Part one of two guest posts by Kari R. Smith of the Massachusetts Institute of Technology Libraries, Institute Archives and Special Collections. Cross-posted from the Engineering the Future of the Past blog (CC BY-SA 3.0).
We’ve been busy the past few months. Take the blog silence for the quiet of busy beavers rather than the absence of activity!
As noted in the workflow diagrams, one of the tools that we are assessing both in terms of functionality and how it might fit into our workflows is BitCurator. The BitCurator Team has lot of information on their project and release portal pages that you should read to keep current on this Mellon funded project.
The BitCurator Project is an open-source digital forensics environment in which collecting institutions can create and analyze forensic disk images of digital content, whether from a file server or from media. Read this page on the BitCurator website for more specifics on the projects and the tools incorporated into the environment.
We’ve been testing versions of the BitCurator tools since version 3.0. Happily, the project and team have been doing great work with adding tools, functionality, GUI, and reporting capabilities. BitCurator 0.7.4 was released on February 2, 2014 and is the current version we are assessing.
As an activity of the Digital Sustainability Lab in the Libraries, there is input into the assessment from both the Institute Archives and Special Collections staff and from the Digital Curation and Preservation staff in the MIT Libraries.
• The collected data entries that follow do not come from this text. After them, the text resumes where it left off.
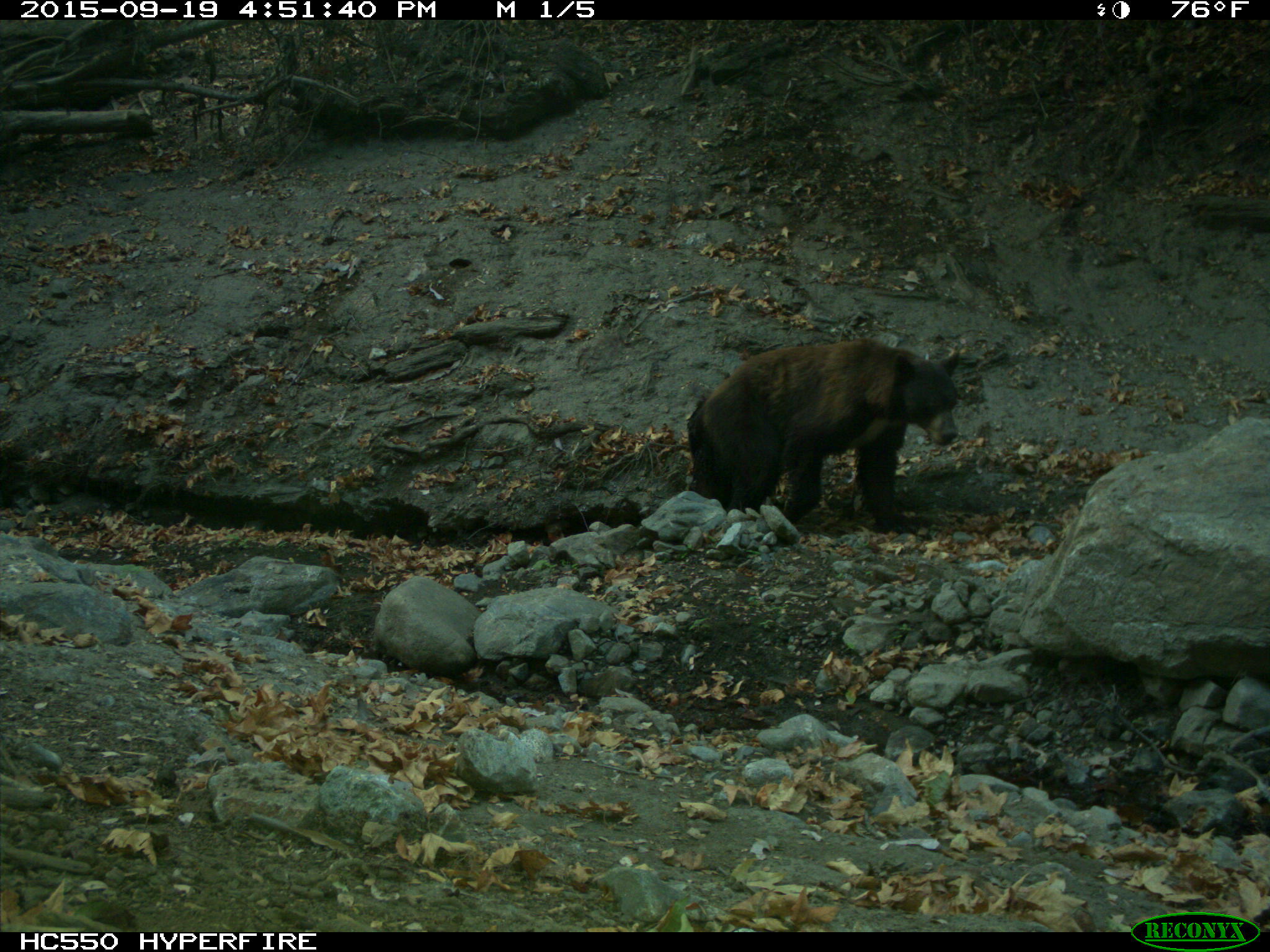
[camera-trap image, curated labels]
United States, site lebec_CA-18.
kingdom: Animalia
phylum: Chordata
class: Mammalia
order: Carnivora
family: Ursidae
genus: Ursus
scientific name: Ursus americanus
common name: american black bear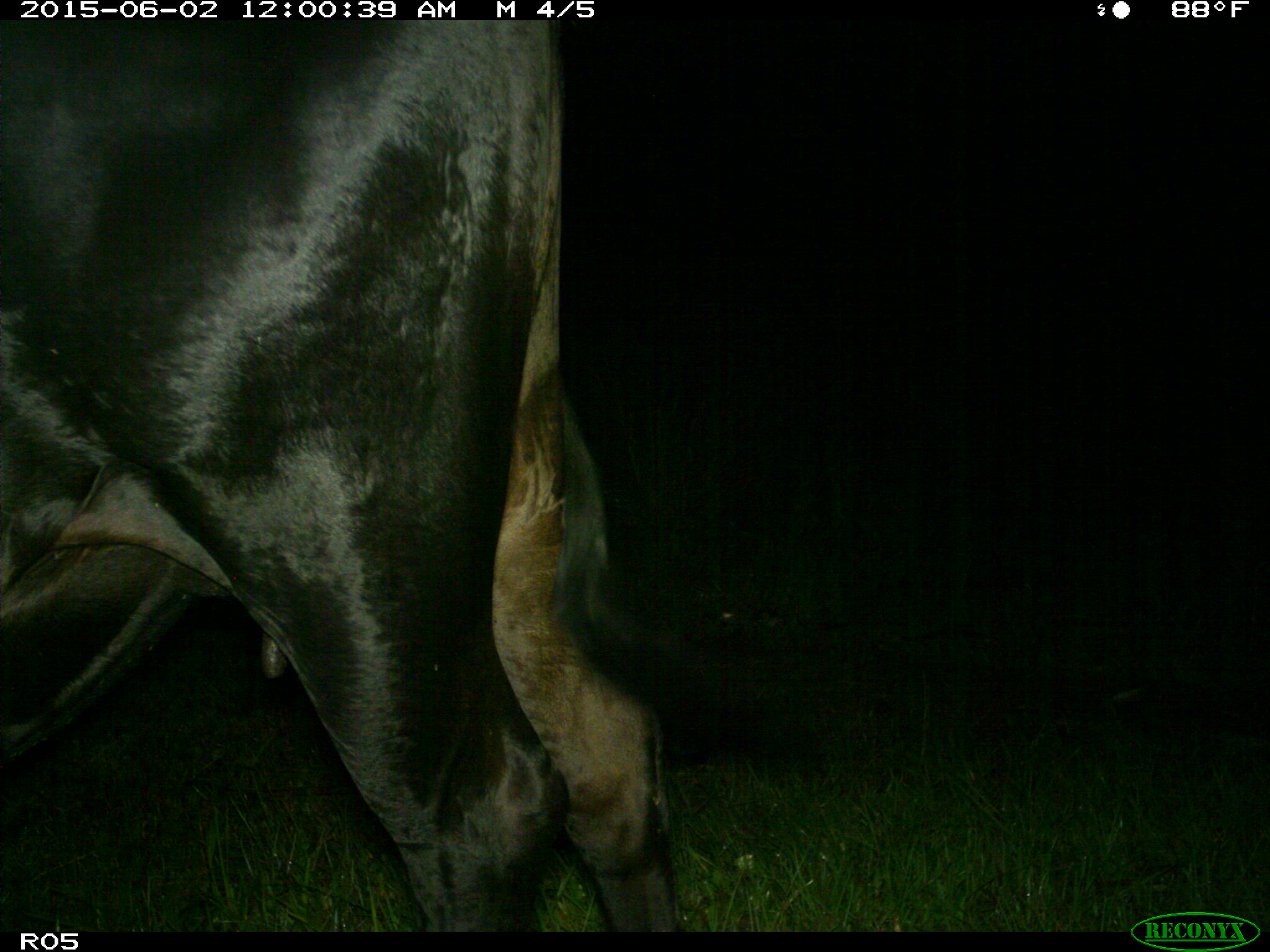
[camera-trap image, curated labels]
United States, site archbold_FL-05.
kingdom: Animalia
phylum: Chordata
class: Mammalia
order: Artiodactyla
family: Bovidae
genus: Bos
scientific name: Bos taurus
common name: domestic cow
Bos taurus (domestic cow).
The BitCurator team is fantastic and are very responsive to feedback and questions regarding how to use and implement BitCurator in your digital curation workflow. For instance, at the recent DigCCurr Institute, CurateGear presentations it came up that there was a BitCurator in a Box that can be borrowed for formal assessment purposes. We asked and after the most current release at that time we were mailed the box. Along with a formal testing plan and required questions/ answers to return to the BitCurator Team, was a jumpdrive with the BitCurator install files and two write-blockers with accompanying cables and cords. It is all packed into a Pelican case for shock absorption and a cool factor.
The next blog post on this topic will frame our assessment and the issues and considerations that we are addressing.